Order matters

Well, we've decided to be pragmatic. So let's take the bull by the horns. What to begin optimization with? I know, all of us like to dive into assembly and do all these geeky things. Nevertheless, for sure there are so many things to do before it.

I want to share the steps I walk through while doing optimization, regardless a problem size. No matter if it is a full pipeline or just a concrete computational kernel, you can use proposed approach. These steps are quite scalable.

1. Understand the code

Before starting optimization you should understand the code. What is an input? What is an output? What operation/operations are performed? The most part of the "magic" in programming stars with the phrase: "Hm... This code works... somehow." Keep calm and understand it. Optimization of the code which is unknown is like walking through a minefield. What I mean is, changes in the code look very dangerous, while the results of optimizations seem unpredictable.

2. Use appropriate algorithm

After you get enough knowledge there is time to think about the algorithm itself. Is it an optimal solution for the problem that your code should solve? Check, whether there are more optimal algorithms with lower computational complexity.

The classical example here is sorting. There are so many ways to sort things like quick sort or histogram based approaches such as radix sort. All of them differ in number of operations per a data element. Depending on the nature of an algorithm and data as well as data distribution, your algorithmic choices will vary.

Choosing an algorithm you should consider many trade-offs. It is noteworthy, one of the most important factors to think of is optimization opportunities. In particular, if there is more than one core is available you should consider parallelization possibility. Furthermore, if SIMD optimization is planned, prefer to use algorithms whose critical loops can be explained in scalarizable code.

3. Optimize memory access patterns

It is everything about memory! Interesting enough, almost all algorithms are memory bound. If it comes to function which is more complicated than streaming kernel we may found that access pattern is not ideal. Whereas other algorithms just need a huge amount of data to process.

I practice multiple optimization technologies and one of them is CUDA (which is used to optimize general purpose codes with GPUs). GPUs have very interesting architecture. They are absolutely unbalanced in terms of memory latency relative to arithmetic latency. You know what, I cannot stand when people provide technical reports and papers which have phrases similar to this one "almost theoretical throughput is achieved" with no single world about how many bytes from this amount of data they really need. Such statement about throughput says to me only that an application consumes power on byte walking through the bus.

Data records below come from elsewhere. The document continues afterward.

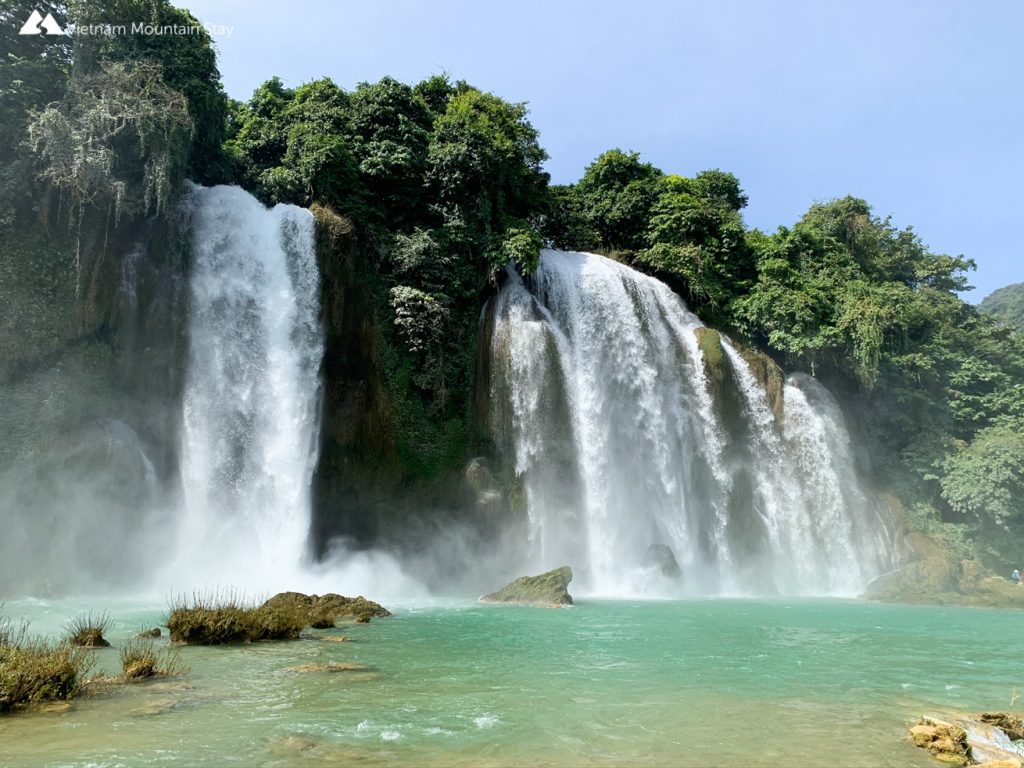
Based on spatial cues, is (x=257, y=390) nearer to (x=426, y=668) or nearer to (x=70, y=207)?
(x=70, y=207)

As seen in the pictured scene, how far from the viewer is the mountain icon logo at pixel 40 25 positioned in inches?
842

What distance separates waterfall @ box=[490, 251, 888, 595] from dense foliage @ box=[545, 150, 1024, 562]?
9.05 ft

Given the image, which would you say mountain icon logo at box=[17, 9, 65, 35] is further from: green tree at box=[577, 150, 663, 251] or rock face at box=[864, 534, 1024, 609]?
rock face at box=[864, 534, 1024, 609]

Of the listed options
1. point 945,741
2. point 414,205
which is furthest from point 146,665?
point 414,205

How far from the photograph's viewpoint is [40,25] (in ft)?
70.7

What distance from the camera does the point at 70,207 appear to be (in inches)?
771

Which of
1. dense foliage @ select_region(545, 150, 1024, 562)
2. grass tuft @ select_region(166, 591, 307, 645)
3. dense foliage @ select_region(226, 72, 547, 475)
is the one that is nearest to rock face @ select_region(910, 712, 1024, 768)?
grass tuft @ select_region(166, 591, 307, 645)

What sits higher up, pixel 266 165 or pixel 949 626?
pixel 266 165

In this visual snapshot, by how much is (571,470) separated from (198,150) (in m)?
17.8

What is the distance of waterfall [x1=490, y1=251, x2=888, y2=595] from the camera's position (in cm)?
2344

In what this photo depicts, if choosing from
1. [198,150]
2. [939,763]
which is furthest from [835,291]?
[939,763]

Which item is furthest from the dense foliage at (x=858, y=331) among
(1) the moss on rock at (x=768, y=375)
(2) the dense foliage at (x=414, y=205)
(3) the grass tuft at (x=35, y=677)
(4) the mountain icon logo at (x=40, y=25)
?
(3) the grass tuft at (x=35, y=677)

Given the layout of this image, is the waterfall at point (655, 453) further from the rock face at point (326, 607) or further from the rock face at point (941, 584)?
the rock face at point (326, 607)

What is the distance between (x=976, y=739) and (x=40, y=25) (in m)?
28.1
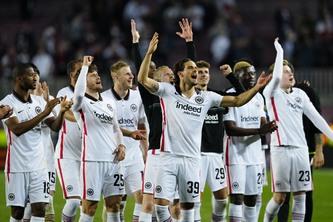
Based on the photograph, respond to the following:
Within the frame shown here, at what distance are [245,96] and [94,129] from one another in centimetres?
201

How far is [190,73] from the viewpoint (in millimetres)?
13625

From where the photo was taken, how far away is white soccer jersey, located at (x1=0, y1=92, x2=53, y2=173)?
1368 cm

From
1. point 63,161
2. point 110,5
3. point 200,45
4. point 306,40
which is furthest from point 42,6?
point 63,161

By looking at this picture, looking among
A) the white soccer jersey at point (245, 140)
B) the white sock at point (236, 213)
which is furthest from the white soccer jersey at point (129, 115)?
the white sock at point (236, 213)

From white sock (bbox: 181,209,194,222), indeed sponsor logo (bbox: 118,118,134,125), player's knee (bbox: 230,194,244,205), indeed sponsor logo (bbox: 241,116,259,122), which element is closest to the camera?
white sock (bbox: 181,209,194,222)

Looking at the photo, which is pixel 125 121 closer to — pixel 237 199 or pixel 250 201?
pixel 237 199

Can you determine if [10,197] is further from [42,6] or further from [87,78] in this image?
[42,6]

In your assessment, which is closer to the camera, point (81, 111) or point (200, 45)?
point (81, 111)

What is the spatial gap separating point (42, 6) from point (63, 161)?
19911 millimetres

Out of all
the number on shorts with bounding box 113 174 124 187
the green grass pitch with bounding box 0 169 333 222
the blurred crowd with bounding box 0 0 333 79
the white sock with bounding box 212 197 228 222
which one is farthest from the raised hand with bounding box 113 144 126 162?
the blurred crowd with bounding box 0 0 333 79

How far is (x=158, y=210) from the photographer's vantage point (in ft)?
44.7

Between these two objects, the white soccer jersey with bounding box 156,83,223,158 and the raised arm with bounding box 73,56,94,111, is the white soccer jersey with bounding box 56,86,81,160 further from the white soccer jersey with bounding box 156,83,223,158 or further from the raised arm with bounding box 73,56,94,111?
the white soccer jersey with bounding box 156,83,223,158

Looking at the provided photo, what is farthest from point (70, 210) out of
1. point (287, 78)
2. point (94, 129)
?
point (287, 78)

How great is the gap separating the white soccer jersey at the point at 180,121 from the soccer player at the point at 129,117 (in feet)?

You should beware your memory patterns. It is crucial to load only data that is really needed for computations. Usually it means some data restructuring, loop reorganization and so on.

4. Minimize the number of operations

It is quite frequent that on this step you need to figure out problems that comes from some compiler limitations first. For instance, if a compiler failed with register allocation you'll get extra operations with a stack or register movements. It is clear what these operations are the fist candidates for removal since they aren't required by the algorithm. It usually means that you need to "rephrase" the ideas explained in your code.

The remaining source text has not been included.